ÉNONCÉ: Dans le journal du conscrit, recopie s'il te plaît le passage qui commence à « Vendredi 20 avril » et s'arrête à « ébauche de correspondance. », et remplace « correspondance » par « lettre ».

852 - Journal d'un conscrit (26) [in memoriam J.-M.]

Publié le par 1rΩm1

 

 

852 - Journal d'un conscrit (26) [in memoriam J.-M.]

 

Vendredi 20 avril [1984]

C’est re-un « piquet d’incendie », tout naturellement (ici, à la fatigue, l’on ajoute de la fatigue, pour accroître toutes lassitudes morales), que je mets à profit pour poursuivre mon ébauche de correspondance.

Temps splendide au dehors. Je suis resté dix minutes à me prendre pour un lézard,  sur  le mur  de  vieilles  pierres  près  de  « l’Ordinaire ». Je  songeais à D.-H. Lawrence, à la plénitude sensuelle des bains de soleil qu’il (d)écrit, et, bon, je me suis échappé quelques instants — avant de « prendre mon service ».

 

Je suis demeuré à cran, tous ces jours derniers. Je suppose que cet état d’âme est dû à la possibilité de devoir rester ici douze jours en tout, mais, également, à tout ce qui a précédé, les événements nuls ou négatifs de mon infini [à ****].

 

Rentrant les 10 et 11 avril derniers, j’avais bien des projets sentimentaux, et j’avais prévenu de l’éventualité de mon “arrivée” Jean-Paul, qui m’avait dit qu’il me retéléphonerait dans la soirée du 10.

Mais le téléphone est resté muet, cette nuit-là. C’est la conscience chloroformée que j’ai glissé, tôt, dans le sommeil, augurant sans doute inconsciemment que J.-P. n’appellerait pas. Je me suis réveillé le lendemain matin : il n’était pas huit heures, et il y avait, dehors, des tentatives de soleil…

Fiasco sentimental sur toute la ligne. J’ai trouvé, le lendemain, FrédéricK aussi frigide qu’à son ordinaire d’autrefois ; et moi coupable, bien sûr, de toutes les impuissances de ce siècle, qui le regardait me regarder le regarder — dans l’insoutenable parodie d’une étreinte amoureuse, mais dans un orgasme noir, qui n’a pas connu la lumière…

Il a dit : « un an, maintenant, que tu m’as dévoyé. » Je n’invente rien. (Ce mot, « dévoyé », m’avait choqué ; j’avais protesté parce que le jugeais irrecevable, décroché de des réalités de mes discrétion, tolérance, attente, patience, retenue… — en dépit même de l’urgence, à chaque fois, de mon désir. C’est sur l’étreinte d’une statue dolente que l’absence d’une année, en fait, polit son cycle véritable, parfait.)

EXTRAITS DES ENTRÉES:
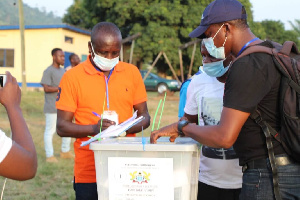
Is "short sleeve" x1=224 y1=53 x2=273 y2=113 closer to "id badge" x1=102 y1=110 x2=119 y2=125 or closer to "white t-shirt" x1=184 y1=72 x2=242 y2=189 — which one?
"white t-shirt" x1=184 y1=72 x2=242 y2=189

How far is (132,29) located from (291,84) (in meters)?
26.7

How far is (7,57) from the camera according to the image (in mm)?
23922

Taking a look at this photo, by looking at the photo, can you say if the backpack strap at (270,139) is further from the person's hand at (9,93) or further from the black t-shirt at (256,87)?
the person's hand at (9,93)

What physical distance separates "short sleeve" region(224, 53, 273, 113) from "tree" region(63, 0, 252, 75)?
81.9ft

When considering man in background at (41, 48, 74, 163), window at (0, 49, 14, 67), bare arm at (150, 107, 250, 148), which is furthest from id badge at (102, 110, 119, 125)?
window at (0, 49, 14, 67)

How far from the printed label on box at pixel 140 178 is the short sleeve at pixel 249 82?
1.54ft

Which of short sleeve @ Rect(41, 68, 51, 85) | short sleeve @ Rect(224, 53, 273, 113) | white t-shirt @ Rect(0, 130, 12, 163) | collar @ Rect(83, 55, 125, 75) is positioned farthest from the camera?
short sleeve @ Rect(41, 68, 51, 85)

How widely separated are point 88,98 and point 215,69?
0.94 meters

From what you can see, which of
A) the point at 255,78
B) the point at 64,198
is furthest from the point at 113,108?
the point at 64,198

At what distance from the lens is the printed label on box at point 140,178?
2178 millimetres

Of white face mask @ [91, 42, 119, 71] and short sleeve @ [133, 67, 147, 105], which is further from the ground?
white face mask @ [91, 42, 119, 71]

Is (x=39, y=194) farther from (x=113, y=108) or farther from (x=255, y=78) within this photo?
(x=255, y=78)

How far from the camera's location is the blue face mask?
2.81m

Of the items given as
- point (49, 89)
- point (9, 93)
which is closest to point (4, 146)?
point (9, 93)
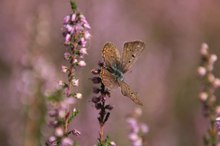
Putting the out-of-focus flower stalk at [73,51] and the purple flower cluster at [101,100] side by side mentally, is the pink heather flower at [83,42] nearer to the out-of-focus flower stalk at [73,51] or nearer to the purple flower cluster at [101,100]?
the out-of-focus flower stalk at [73,51]

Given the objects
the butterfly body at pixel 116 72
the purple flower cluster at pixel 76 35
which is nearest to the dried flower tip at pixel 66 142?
the purple flower cluster at pixel 76 35

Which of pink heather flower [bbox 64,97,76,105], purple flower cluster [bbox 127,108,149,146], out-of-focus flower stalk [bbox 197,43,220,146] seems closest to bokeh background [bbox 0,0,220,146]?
purple flower cluster [bbox 127,108,149,146]

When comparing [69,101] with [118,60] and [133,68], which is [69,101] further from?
[133,68]

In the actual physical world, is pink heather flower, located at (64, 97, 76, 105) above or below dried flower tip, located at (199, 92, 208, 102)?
below

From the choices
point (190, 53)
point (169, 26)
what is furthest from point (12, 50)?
point (169, 26)

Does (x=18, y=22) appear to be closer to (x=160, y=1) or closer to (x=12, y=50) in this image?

RÉPONSE COMPLÈTE:
Vendredi 20 avril [1984]

C’est re-un « piquet d’incendie », tout naturellement (ici, à la fatigue, l’on ajoute de la fatigue, pour accroître toutes lassitudes morales), que je mets à profit pour poursuivre mon ébauche de lettre.